7. The Phoenix's David Scharfenberg has a must-read this week about the amateurish tendency in Rhode Island politics, and the counter-example set by the likes of Angel Taveras and Gina Raimondo. Scharfy acknowledges the uphill battle facing the idea of switching to a full-time legislature; He calls for adding more professional legislative staff as a way of fostering better policy.
8. Speaking of Raimondo, watch for her to step up her advocacy against payday lending in 2013. "I plan to be active in the payday debate," the treasurer tells me. "I think it's about time that we protect Rhode Island families from predatory lending like payday." Raimondo says supporters of cutting the annual percentage rate of up to 260 percent on payday loans can bolster their case by promoting more education on the issue. Former House Speaker William Murphy, a lobbyist for Advance America, was seen by some as a major reason for the death of a payday lending bill this year. "I hope it's different this year," Raimondo says. "It's my job and the job of the members of the General Assembly, all public servants, to represent the interests of all the people in Rhode Island."
9. I'm looking forward to delving into the Boston Globe's "68 Blocks: Life, Death, Hope," a series on a year in the life of a poor Boston neighborhood. Old friend Dan Kennedy calls it "a triumph of narrative and digital journalism," adding, "It’s a great example of what a large news organization is able to do if it’s got the resources and is willing to commit them to a long, complex project." The capacity to carry this effort off comes as Brian McGrory, a one-time Globe paperboy, takes over the top job on Morrissey Boulevard. Is there a lesson here for the ProJo?
10. Speaking a bit earlier of Taveras, he has a piece on HuffPo about what heading over the fiscal cliff would mean for Providence. Excerpt: "Perhaps most alarming is the Congressional Budget Office's warning that without a compromise, the national unemployment rate will rise and our economy may slide back into recession. The recovery in Rhode Island and -- with it -- Providence is incredibly and dangerously fragile. Rhode Island has the nation's second highest unemployment rate. Our working and jobseeking families cannot afford to take another hit."

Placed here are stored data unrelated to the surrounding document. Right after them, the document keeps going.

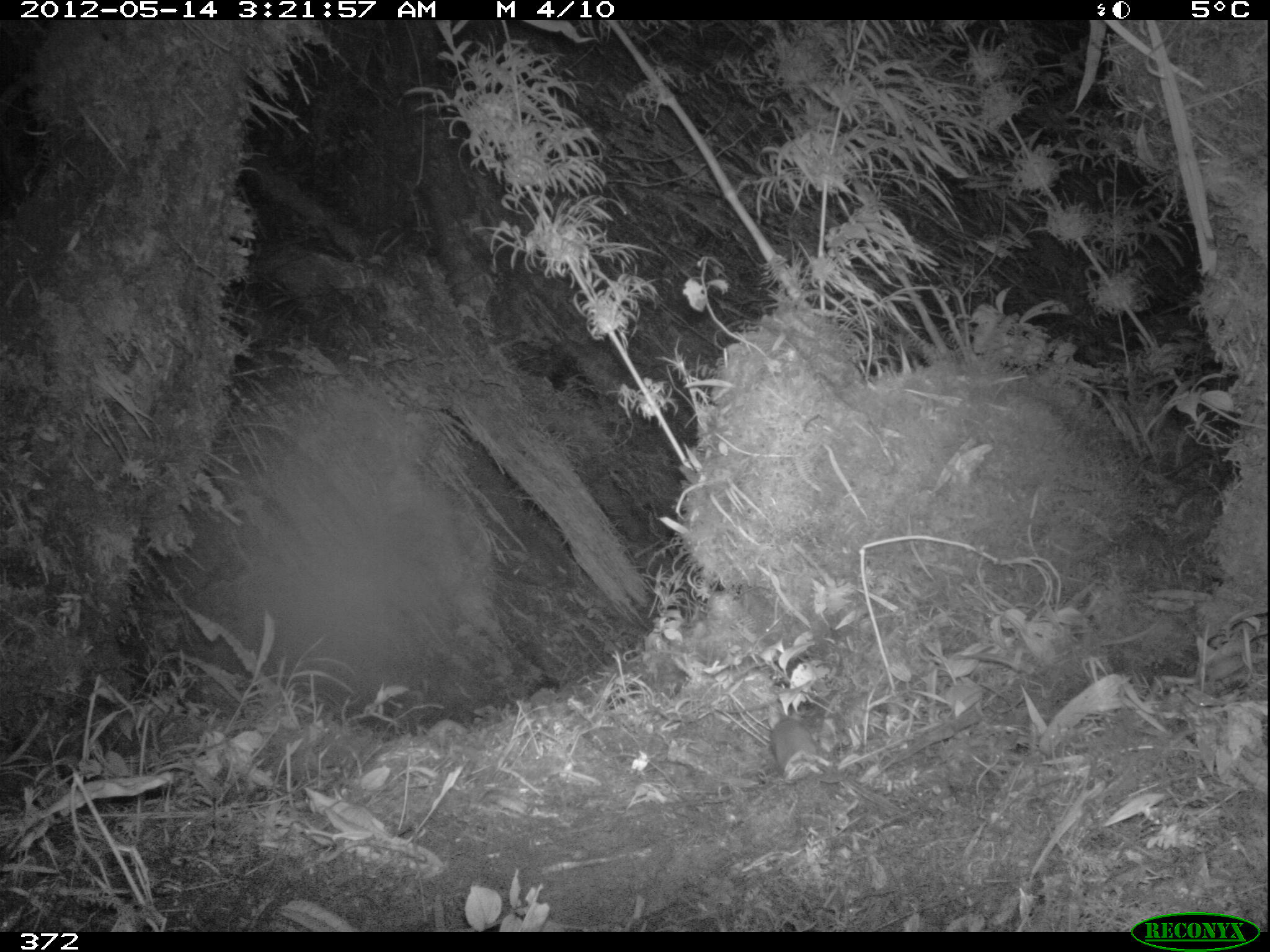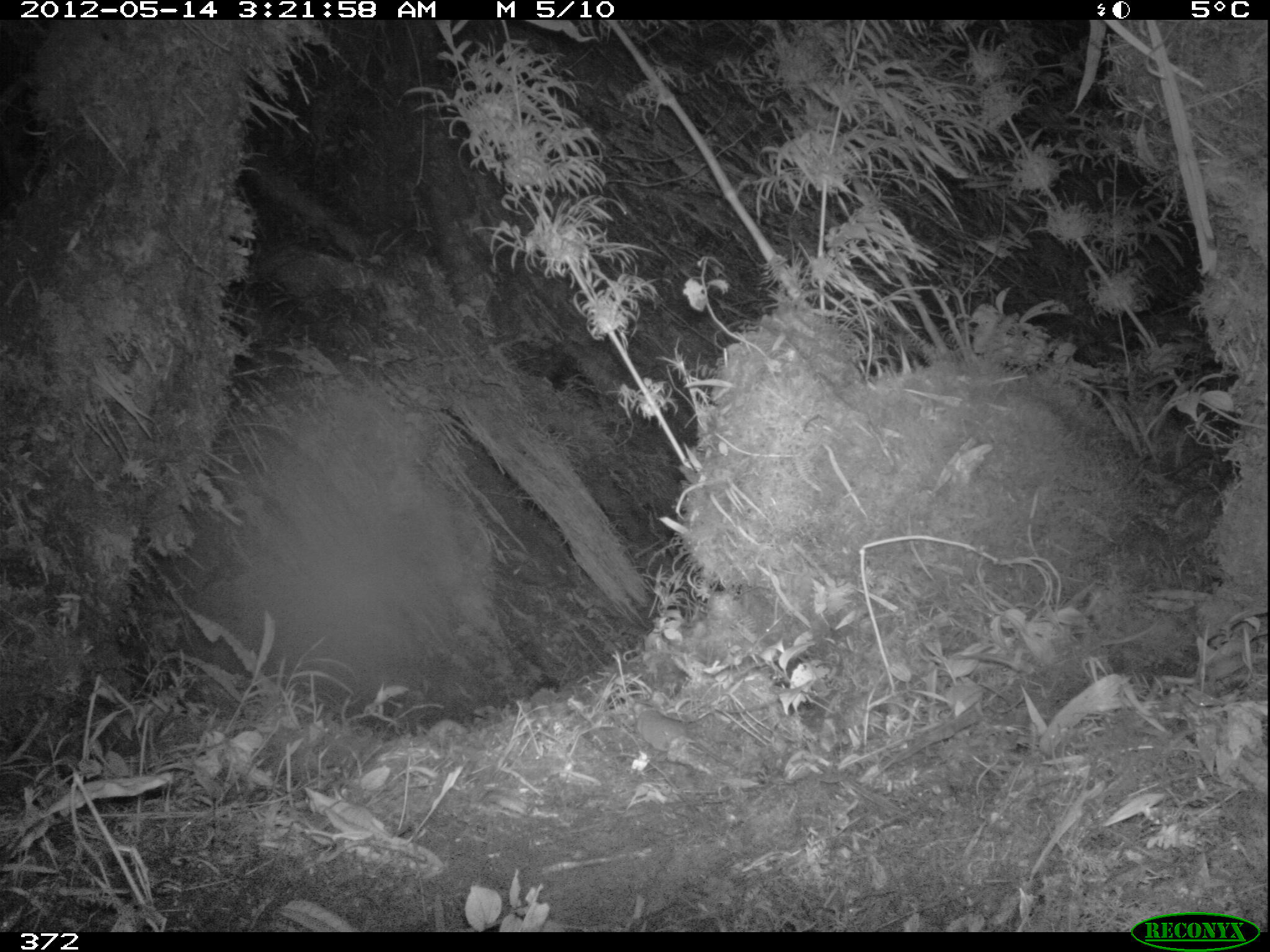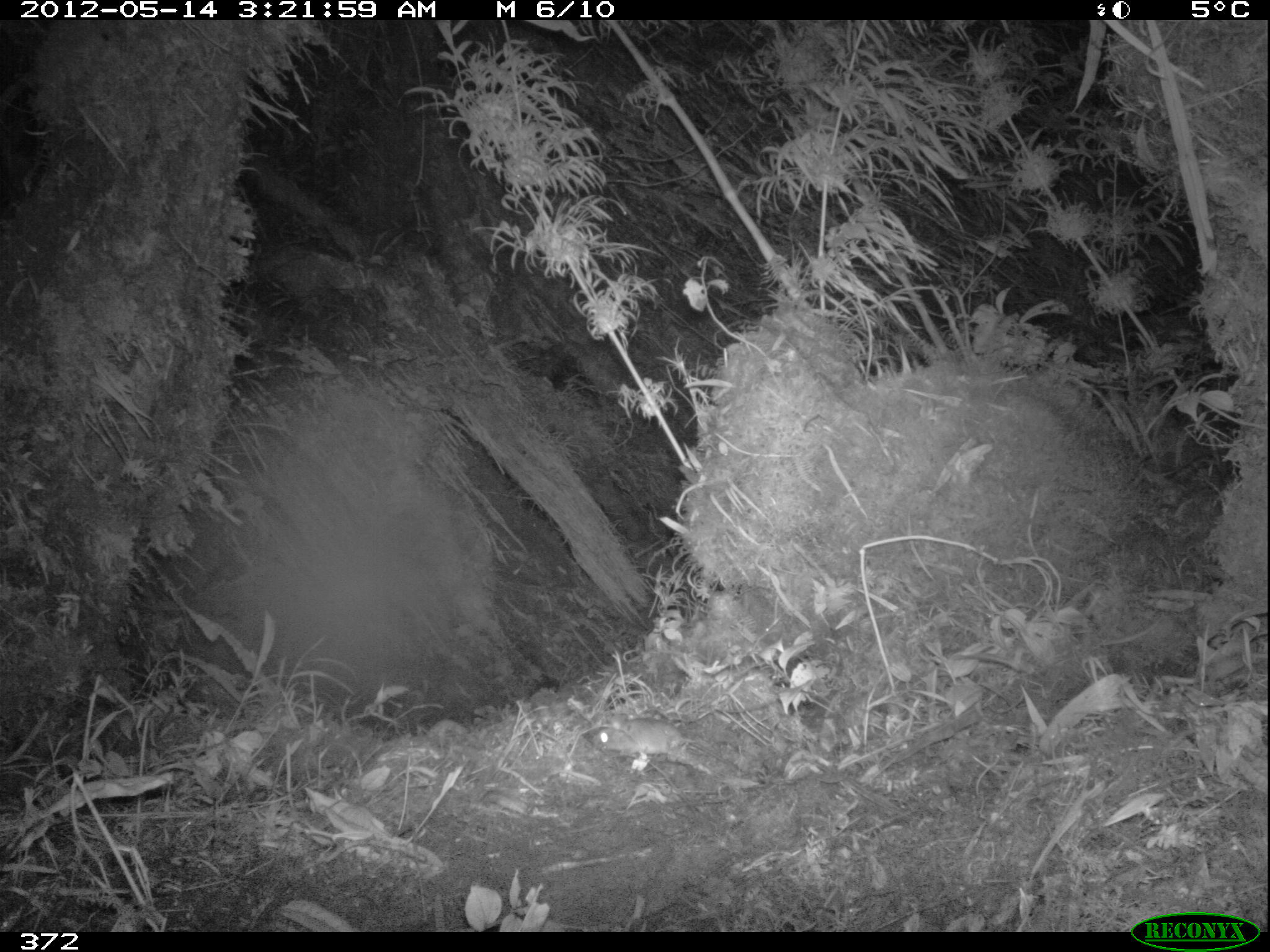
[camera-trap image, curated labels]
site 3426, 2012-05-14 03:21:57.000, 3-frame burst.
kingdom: Animalia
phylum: Chordata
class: Mammalia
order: Rodentia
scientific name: Rodentia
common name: rodents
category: unknown rodent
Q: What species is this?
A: Unknown rodent (rodents) (Rodentia).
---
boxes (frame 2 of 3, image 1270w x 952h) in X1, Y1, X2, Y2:
unknown rodent: 633, 702, 738, 771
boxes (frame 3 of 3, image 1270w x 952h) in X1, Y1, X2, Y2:
unknown rodent: 593, 717, 739, 769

11. Would an all-women Congress fix the fiscal cliff faster?
12. President Obama said of Newtown, "We can't accept events like this as routine." The sad fact, though, is that gun violence is accepted as routine in the poor parts of American cities. I wrote about this disparity in 1999, and the observations hold up, IMHO.
14. What's your favorite holiday movie? Two of our favorites: "It's a Wonderful Life" (of course), and "White Christmas".